To add this idea, I’ll quote redmonk, ” Identity 2.0 systems are interested in using the concept of a user’s identity as a declarative bundle of claims about the user: from things like their name, address, to less traditional things like their desires, customer service history, and other attributes that are usually not so much associated with a user identity. That’s the first big leap of Identity 2.0 think: a user’s attributes should be associated with that user’s identity..”
For an example of Identity 2.0, and keeping it in the open source area, take a look at OpenID. To quote the site, “OpenID starts with the concept that anyone can identify themselves on the Internet the same way websites do-with a URI (also called a URL or web address). Since URIs are at the very core of Web architecture, they provide a solid foundation for user-centric identity.” It is a decentralized digital identity system, in which any user’s online identity is given by URL (such as for a blog or a home page) or an XRI in the latest version, and can be verified by any server running the protocol.
Wikipedia adds, “On OpenID-enabled sites, Internet users don’t need to create and manage a new account for every site before being granted access. Instead, they only need to be able to authenticate with a trusted site that supports OpenID, called the identity provider (or IdP, sometimes called an i-broker). The identity provider can then confirm ownership of the user’s OpenID identifier to other OpenID-enabled sites, called relying parties or RPs. Unlike most single sign-on architectures, OpenID does not specify the authentication mechanism. Therefore, the strength of an OpenID login depends on how much a relying party knows about the authentication policies of the identity provider. Without such knowledge, OpenID is not meant to be used on sensitive accounts (banking, e-commerce transactions, etc.), but if an identity provider uses strong authentication, OpenID can be used for all types of transactions..”
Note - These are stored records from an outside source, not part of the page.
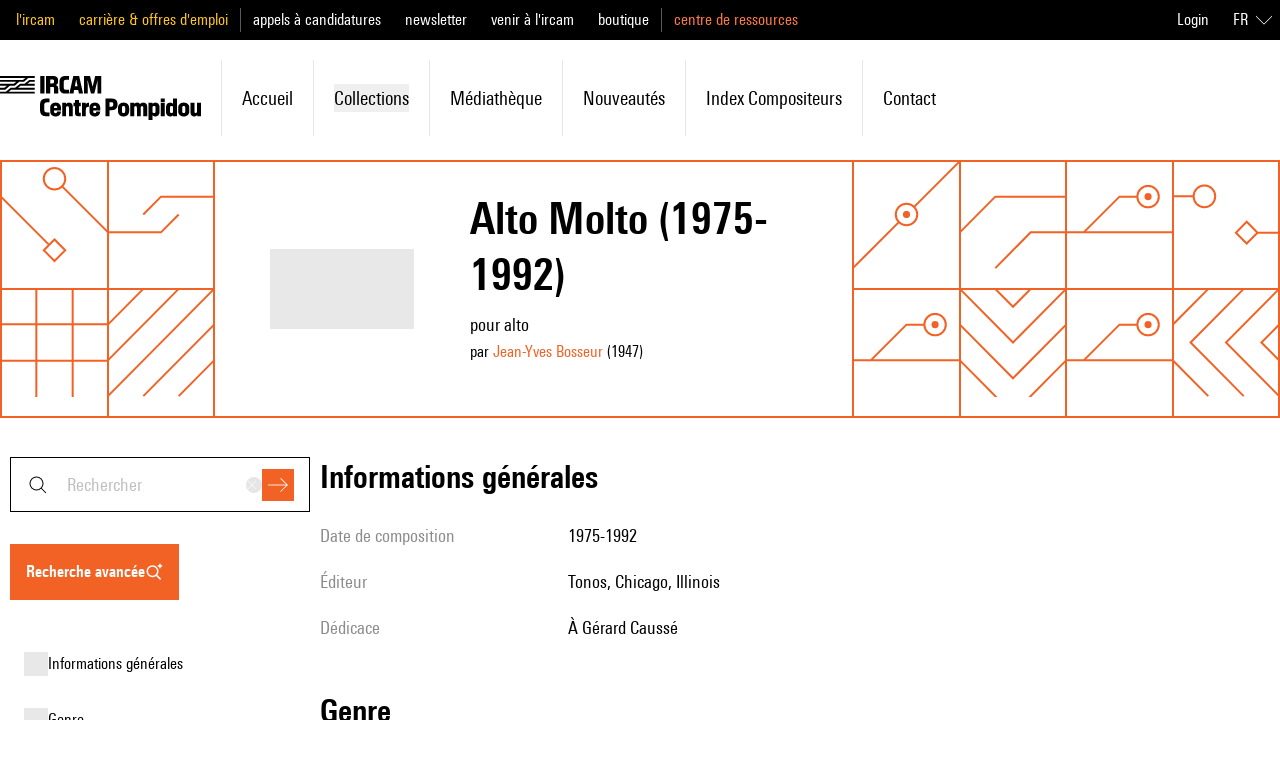

--- FILE ---
content_type: text/javascript; charset=utf-8
request_url: https://brahms.ircam.fr/_nuxt/CftMfbbO.js
body_size: 480
content:
import{d as u,e as c,b as s,C as n,a as p,K as o,c as b,E as i,J as f,o as a,bd as h}from"#entry";const m=["disabled"],g={key:0,class:"mr-2"},y={class:"first-letter:uppercase"},v={key:1,class:"ml-2"},B=u({__name:"Button",props:{plain:{type:Boolean,default:!1},type:{type:String,default:"primary"},loading:{type:Boolean,default:!1},disabled:{type:Boolean,default:!1}},setup(e){const r=e,l=c(()=>r.plain?"plain":"default"),d={plain:{primary:"border border-shade-200 text-shade-900 hover:border-shade-100 focus:border-transparent focus:ring-primary-400 disabled:text-shade-200",danger:"disabled:status-invalid-alpha-400 border border-status-invalid-400 text-status-invalid-400 hover:border-status-invalid-300 hover:text-status-invalid-300 focus:border-transparent focus:ring-status-invalid-400"},default:{thesaurus:"bg-black text-white",primary:"bg-primary-400 text-white hover:bg-shade-900 focus:ring-primary-alpha-400 disabled:bg-primary-alpha-400",danger:"bg-status-invalid-400 text-white hover:bg-shade-900 focus:ring-status-invalid-alpha-400 disabled:bg-status-invalid-alpha-400"}};return(t,_)=>(a(),s("button",{class:f(["flex items-center justify-center py-2 px-3 font-semibold transition-colors focus:ring focus-visible:outline-none",d[i(l)][e.type]]),disabled:e.disabled},[t.$slots.iconLeft||e.loading?(a(),s("div",g,[o(t.$slots,"iconLeft"),e.loading?(a(),b(i(h),{key:0,class:"h-5 w-5 animate-spin"})):n("",!0)])):n("",!0),p("span",y,[o(t.$slots,"default")]),t.$slots.iconRight?(a(),s("div",v,[o(t.$slots,"iconRight")])):n("",!0)],10,m))}}),x=Object.assign(B,{__name:"BasicButton"});export{x as _};
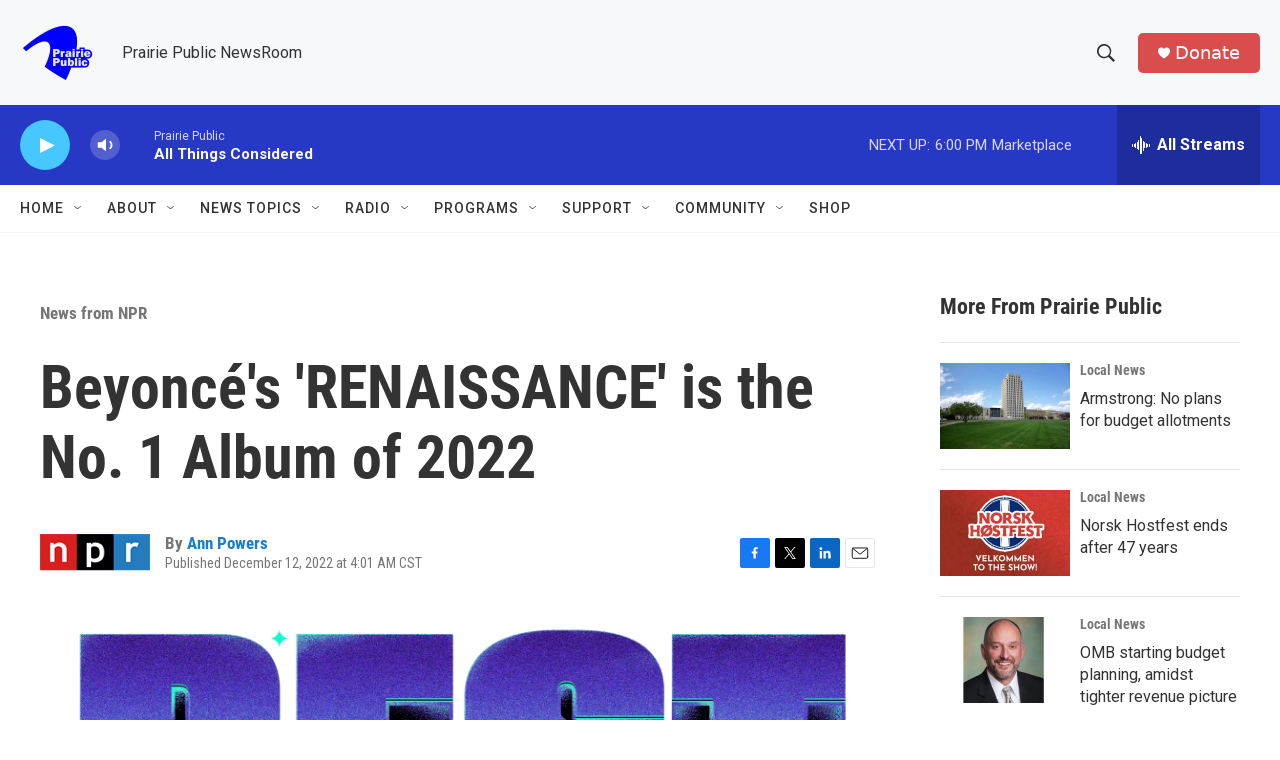

--- FILE ---
content_type: text/html; charset=utf-8
request_url: https://www.google.com/recaptcha/api2/aframe
body_size: -87
content:
<!DOCTYPE HTML><html><head><meta http-equiv="content-type" content="text/html; charset=UTF-8"></head><body><script nonce="aMqCcTpAhenEvZOvRqdNfA">/** Anti-fraud and anti-abuse applications only. See google.com/recaptcha */ try{var clients={'sodar':'https://pagead2.googlesyndication.com/pagead/sodar?'};window.addEventListener("message",function(a){try{if(a.source===window.parent){var b=JSON.parse(a.data);var c=clients[b['id']];if(c){var d=document.createElement('img');d.src=c+b['params']+'&rc='+(localStorage.getItem("rc::a")?sessionStorage.getItem("rc::b"):"");window.document.body.appendChild(d);sessionStorage.setItem("rc::e",parseInt(sessionStorage.getItem("rc::e")||0)+1);localStorage.setItem("rc::h",'1769813797375');}}}catch(b){}});window.parent.postMessage("_grecaptcha_ready", "*");}catch(b){}</script></body></html>

--- FILE ---
content_type: text/javascript
request_url: https://polo.feathr.co/v1/analytics/match/script.js?a_id=6914ade88079880fccded009&pk=feathr
body_size: -598
content:
(function (w) {
    
        
    if (typeof w.feathr === 'function') {
        w.feathr('integrate', 'ttd', '697d3723273a5a0002747b42');
    }
        
        
    if (typeof w.feathr === 'function') {
        w.feathr('match', '697d3723273a5a0002747b42');
    }
        
    
}(window));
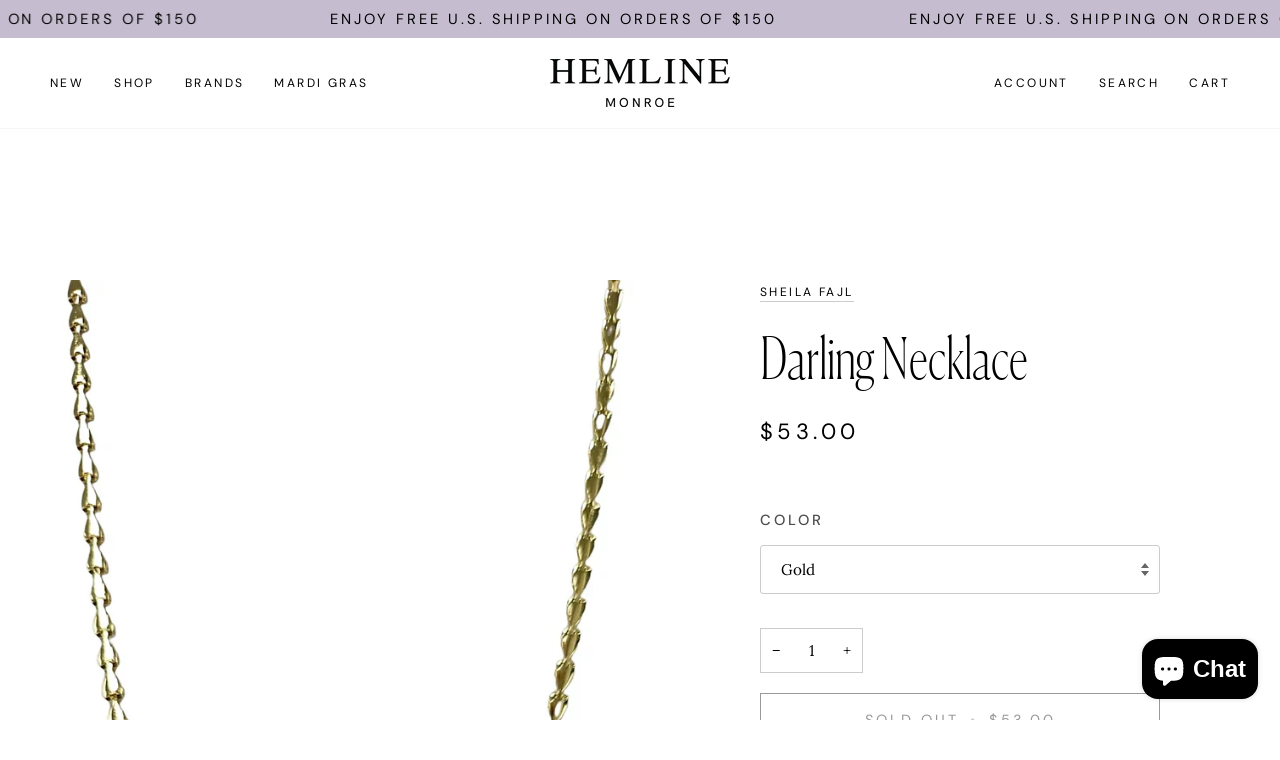

--- FILE ---
content_type: application/x-javascript
request_url: https://app.cart-bot.net/public/status/shop/hemline-monroe.myshopify.com.js?1769065772
body_size: 56
content:
var giftbee_settings_updated='1671031739c';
Sounds like an interesting idea. The need to maintain duplicate user data within an organization is a problem. It gets worse as services are moved outside an organization. This is the advantage of a distributed authentication system like OpenID. On the backend, you can authenticate from any data source, including but not limited to LDAP. Even the inclusion of a user information from legacy systems is possible. When Access Control Lists become a reality, it will be possible to eliminate any user data from ever being stored on any site other than the central source accessed by the OpenID server.
After the Digital ID World conference John Fontana, Senior Editor, Infrastructure for Network World magazine, wrote in his article Higgins lays out roadmap for open source identity project that
The Higgins group plans to release a middleware piece called the Identity Attribute Service that acts as a layer on top of identity repositories such as directories or applications. It can aggregate data from multiple sources in real-time and bundle them into a single identity credential. The idea is to link to data without having to move it around the network.
Mark Wahl writes, “There are several ways of looking at these APIs. One is that they are conceptually similar to APIs such as Active Directory Service Interfaces (ADSI) or Java Naming and Directory Interface (JNDI), in that they provide an abstraction to enable an application to be independent of the API of a lower layer access protocol. In this view, Higgins would offer a higher level abstraction as well as a different set of supported protocols: OpenID, WS-Trust and LDAP instead of Novell Netware, NIS and LDAP.”
I have written more than intended on this topic. A very interesting area, which I will revisit later. For now, I just wanted to point out a few concepts and links.